Prompt A:
According to the page on managing EMR node groups, which cluster types do the operations in the topic apply to?
Prompt B:
Return the portion of the page on managing EMR node groups starting with "Add a node group" and going on through "the Actions column.", copied word for word.

(Text segment)

All Products
Search
Document Center

E-MapReduce:Manage node groups

Last Updated:Mar 26, 2026

A node group is the core unit for managing cluster nodes in Alibaba Cloud E-MapReduce (EMR). Each node group consists of Elastic Compute Service (ECS) instances that typically share the same instance type, letting you manage nodes in bulk and mix workload-specific configurations in a single cluster. For example, use memory-optimized instances (1 vCPU:8 GiB) for offline big data processing and compute-optimized instances (1 vCPU:2 GiB) for model training.

For node group management in Hadoop, Data Science, and EMR Studio clusters, see Manage node groups (Hadoop, Data Science, and EMR Studio clusters).

Limitations

  • The operations in this topic apply only to DataLake, DataFlow, OLAP, DataServing, and Custom clusters.

  • Task node groups with a Pay-as-you-go or Preemptible Instance billing method are not eligible for configuration upgrades. For details, see Upgrade node configurations.

Add a node group

Step 1: Go to the Nodes tab

  1. Log on to the EMR console. In the left-side navigation pane, click EMR on ECS.

  2. In the top navigation bar, select the region where your cluster resides and select a resource group.

  3. On the EMR on ECS page, find the cluster and click Nodes in the Actions column.

Step 2: Configure the node group

On the Nodes page, click Add Node Group. In the Add Node Group pane, configure the following parameters.

(End Text segment)
(Data)

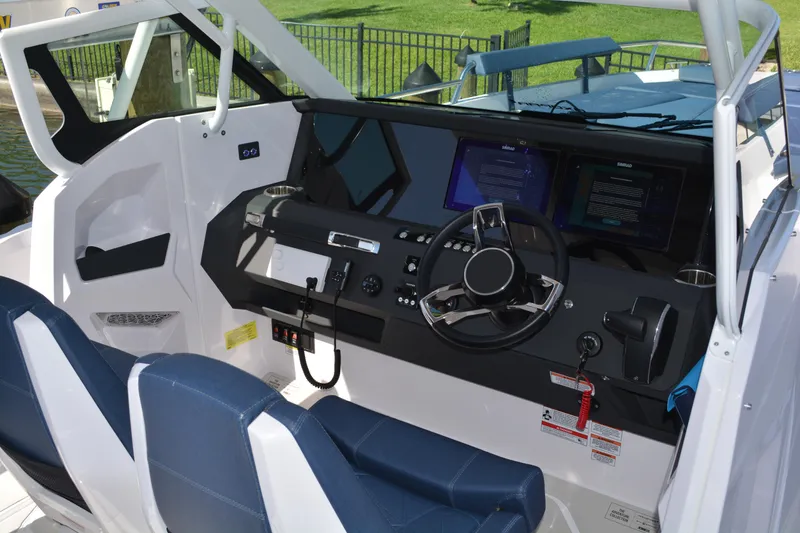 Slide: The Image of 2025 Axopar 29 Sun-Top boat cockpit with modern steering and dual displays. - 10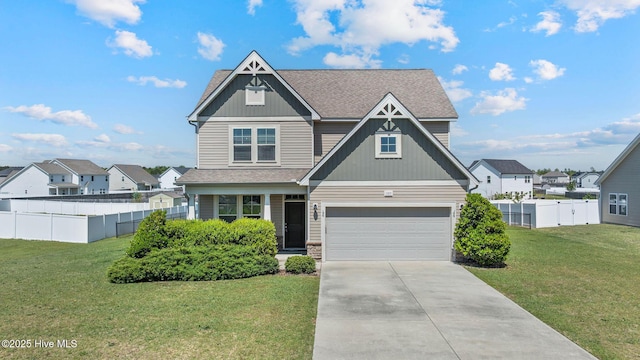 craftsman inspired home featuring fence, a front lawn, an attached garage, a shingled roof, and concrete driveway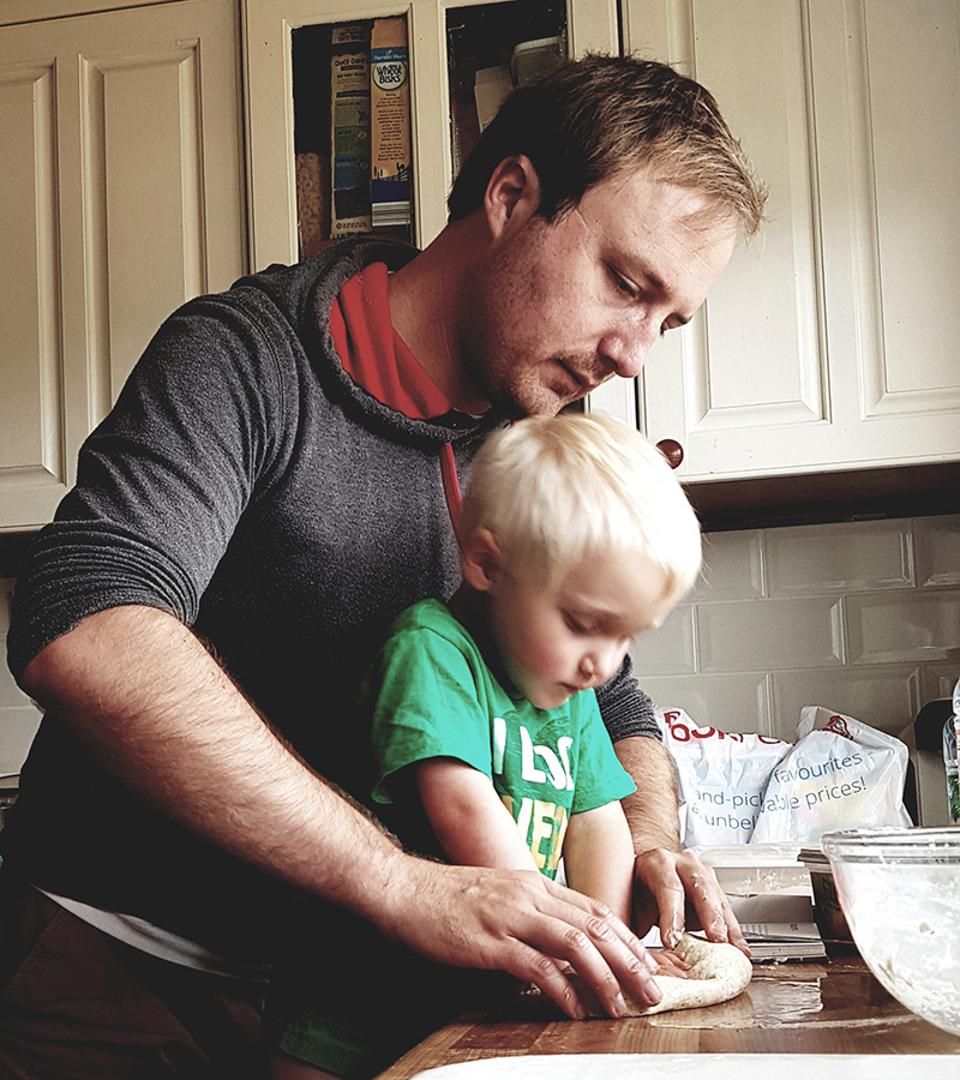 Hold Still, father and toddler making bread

(End Data)

Task answer A:
DataLake, DataFlow, OLAP, DataServing, and Custom clusters.

Task answer B:
Add a node group

Step 1: Go to the Nodes tab

  1. Log on to the EMR console. In the left-side navigation pane, click EMR on ECS.

  2. In the top navigation bar, select the region where your cluster resides and select a resource group.

  3. On the EMR on ECS page, find the cluster and click Nodes in the Actions column.